SoftBank CEO Masayoshi Son said OpenAi's newest model is showing signs of "super intelligence." (Credit: Getty Images)

SoftBank CEO Masayoshi Son said OpenAI's newest model is showing signs of "super intelligence."

Speaking to CNBC, Son, whose company is among the largest OpenAI shareholders, said the company's AI is designing its next model.

"So that's going to happen to all the other major models," Son added, noting that human engineers will soon be unable to contribute to future designs.

"It's going to be exponentially smarter than all of us. That's a super intelligence," he added.

The remarks are similar to ones made by Anthropic in a blog post on Thursday. The company, the other AI giant, said that "recursive self-improvement" could happen sooner than expected.

The company noted that new data shows its frontier models have increased their speed of coding, debugging and research. That situation, it added, could form a feedback loop in which the tools create better models on their own.
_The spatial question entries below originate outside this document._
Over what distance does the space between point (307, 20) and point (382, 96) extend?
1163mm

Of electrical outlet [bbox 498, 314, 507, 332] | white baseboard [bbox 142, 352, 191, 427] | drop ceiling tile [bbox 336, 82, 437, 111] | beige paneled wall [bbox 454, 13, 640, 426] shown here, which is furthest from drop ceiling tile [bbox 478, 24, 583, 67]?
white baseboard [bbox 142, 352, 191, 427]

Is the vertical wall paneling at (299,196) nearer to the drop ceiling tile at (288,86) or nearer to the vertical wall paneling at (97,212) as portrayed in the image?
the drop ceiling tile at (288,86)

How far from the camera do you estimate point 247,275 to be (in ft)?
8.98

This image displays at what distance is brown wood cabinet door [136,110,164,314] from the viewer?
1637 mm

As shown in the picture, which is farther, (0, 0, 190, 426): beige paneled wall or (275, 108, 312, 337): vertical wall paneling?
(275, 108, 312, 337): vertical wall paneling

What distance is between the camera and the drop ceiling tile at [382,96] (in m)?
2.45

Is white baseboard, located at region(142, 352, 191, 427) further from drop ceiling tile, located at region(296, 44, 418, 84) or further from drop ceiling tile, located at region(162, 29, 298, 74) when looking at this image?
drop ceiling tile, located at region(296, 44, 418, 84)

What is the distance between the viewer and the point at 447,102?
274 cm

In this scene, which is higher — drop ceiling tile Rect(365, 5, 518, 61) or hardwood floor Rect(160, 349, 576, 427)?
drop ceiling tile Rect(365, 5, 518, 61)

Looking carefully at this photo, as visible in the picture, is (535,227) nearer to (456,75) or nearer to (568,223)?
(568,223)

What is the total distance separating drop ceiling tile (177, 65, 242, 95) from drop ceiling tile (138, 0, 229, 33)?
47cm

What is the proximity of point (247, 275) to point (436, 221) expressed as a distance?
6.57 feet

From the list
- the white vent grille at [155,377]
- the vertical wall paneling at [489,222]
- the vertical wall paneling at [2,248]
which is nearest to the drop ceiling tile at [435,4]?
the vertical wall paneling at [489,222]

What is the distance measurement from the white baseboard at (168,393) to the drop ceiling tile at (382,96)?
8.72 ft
"The big story here is what we see are indications that, contrary to some popular opinion, AI progress is going to speed up in coming years rather than stay the same, or diminish," Anthropic's Jack Clark told Axios.

"As organizations, and eventually probably as societies, we need to figure out the tools to validate and verify that the stuff being done by these AI systems is correct and is aligned with human intentions aligned with a thriving society," he added.

The company noted that recursive self-improvement has not been achieved yet and it is not "inevitable," but could come soon. That scenario could come with benefits and risks. The former could impact fields like science and healthcare, while the latter could also "increase the risks of humans losing control over AI systems."

"If systems are capable of fully building their own successors, the ways we secure them, monitor them, and shape their behavior all grow much more important," the post noted.

At the moment, humans are better at "research taste and judgment, including choosing which problems matter, which results to trust, and when an approach is a dead end," Anthropic said.

However, should that change, one of the future scenarios could be recursive self-improvement. "In this world, the pace of progress in AI development becomes determined entirely by the availability of compute (or the speed of discovering various efficiencies in algorithmic training or inference) for AI systems," Anthropic said.

In this scenario, humans would play a "substantially diminished role in their development, likely moving most of our effort towards oversight, validation, and verification of an expanding 'virtual lab' run by AI systems.

The company noted that it cannot predict what the world would look like in that case. "It is difficult to predict what the economy looks like if human labor stops being competitive."

As a result, Anthropic said that if it "were possible to effectively slow the development of this technology to give ourselves more time to deal with its immense implications, we think that would likely be a good thing."

However, it said it is not possible because "if a slowdown simply lets the least cautious actors catch up technologically, it could leave everyone less safe."